2. Next we will estimate the abundance for all samples.
featureCounts -a refs/22.gtf -g gene_name -o 22counts.txt bam/HBR*.bam bam/UHR*.bam
less 22counts.txt
cat 22counts.txt | cut -f 1,7-12 > 22simple_counts.txt
less 22simple_counts.txt
3. Differential Expression
We will use the R helper scripts that we used before.
cat 22simple_counts.txt | Rscript deseq2.r 3x3 > 22results_deseq2.txt
cat 22results_deseq2.txt | awk ' $8 < 0.5 { print $0 } ' > diffgenes2.txt
cat diffgenes2.txt | wc -l
What is AWK? (source https://www.geeksforgeeks.org/awk-command-unixlinux-examples/)

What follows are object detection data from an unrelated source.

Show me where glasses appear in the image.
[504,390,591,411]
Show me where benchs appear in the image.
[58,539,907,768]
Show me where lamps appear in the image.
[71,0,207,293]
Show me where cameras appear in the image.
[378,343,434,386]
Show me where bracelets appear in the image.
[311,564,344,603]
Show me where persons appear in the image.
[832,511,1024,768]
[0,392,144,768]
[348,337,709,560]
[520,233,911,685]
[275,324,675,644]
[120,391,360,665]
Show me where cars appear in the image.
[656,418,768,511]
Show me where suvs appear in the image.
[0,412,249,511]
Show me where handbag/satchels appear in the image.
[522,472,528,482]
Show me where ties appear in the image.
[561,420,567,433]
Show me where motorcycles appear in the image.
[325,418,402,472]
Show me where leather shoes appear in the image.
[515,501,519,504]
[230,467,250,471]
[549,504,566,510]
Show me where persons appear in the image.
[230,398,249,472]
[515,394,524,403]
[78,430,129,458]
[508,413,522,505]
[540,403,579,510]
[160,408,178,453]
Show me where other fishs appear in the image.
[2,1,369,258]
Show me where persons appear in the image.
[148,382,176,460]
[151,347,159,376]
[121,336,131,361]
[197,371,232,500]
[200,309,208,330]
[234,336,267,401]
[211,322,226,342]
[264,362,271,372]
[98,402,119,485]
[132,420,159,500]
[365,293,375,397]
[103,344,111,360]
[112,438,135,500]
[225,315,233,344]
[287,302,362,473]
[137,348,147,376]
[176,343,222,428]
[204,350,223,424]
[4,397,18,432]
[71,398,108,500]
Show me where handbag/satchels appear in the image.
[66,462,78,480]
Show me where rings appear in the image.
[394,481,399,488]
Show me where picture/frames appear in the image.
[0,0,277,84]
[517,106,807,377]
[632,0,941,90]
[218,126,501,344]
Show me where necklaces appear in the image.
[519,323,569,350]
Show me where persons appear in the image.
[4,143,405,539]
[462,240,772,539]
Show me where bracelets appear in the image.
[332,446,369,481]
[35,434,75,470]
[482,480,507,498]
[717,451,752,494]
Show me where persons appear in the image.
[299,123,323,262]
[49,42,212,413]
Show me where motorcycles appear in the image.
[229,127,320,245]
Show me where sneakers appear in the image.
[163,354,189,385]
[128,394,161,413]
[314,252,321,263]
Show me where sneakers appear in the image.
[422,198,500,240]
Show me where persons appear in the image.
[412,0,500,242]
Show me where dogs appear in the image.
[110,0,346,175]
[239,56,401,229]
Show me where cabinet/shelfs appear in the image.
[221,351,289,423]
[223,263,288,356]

A scripting language that can be used for manipulating data and generating reports.
Awk is a utility that enables a programmer to write tiny but effective programs in the form of statements that define text patterns that are to be searched for in each line of a document and the action that is to be taken when a match is found within a line. Awk is mostly used for pattern scanning and processing. It searches one or more files to see if they contain lines that matches with the specified patterns and then performs the associated actions.
awk ' $8 < 0.5 { print $0 } '
$0 represents the whole line
0.5 means selecting genes that have changed at 0.5 level
We can also open this file in MS Excel.
4. Gene Set Enrichment Analysis
“Gene set enrichment analysis” refers to the process of discovering the common characteristics potentially present in a list of genes. When these characteristics are GO terms, the process is called “functional enrichment.”
Warning Overall GO enrichment is surprisingly subjective and different methods will produce different results.
Gene set enrichment analysis with the GOrilla web site
Open results.txt (22results_deseq2.txt) in MS Excel.
Order the gene symbols from lowest to highest p-value (adjusted).
Copy just the gene symbols and paste into GOrilla web site.
GOrilla results:
Choose to visualize the output in REViGO. If the website does not produce an image (Scatterplot & Table) you can "Make R script for plotting" and produce a pdf.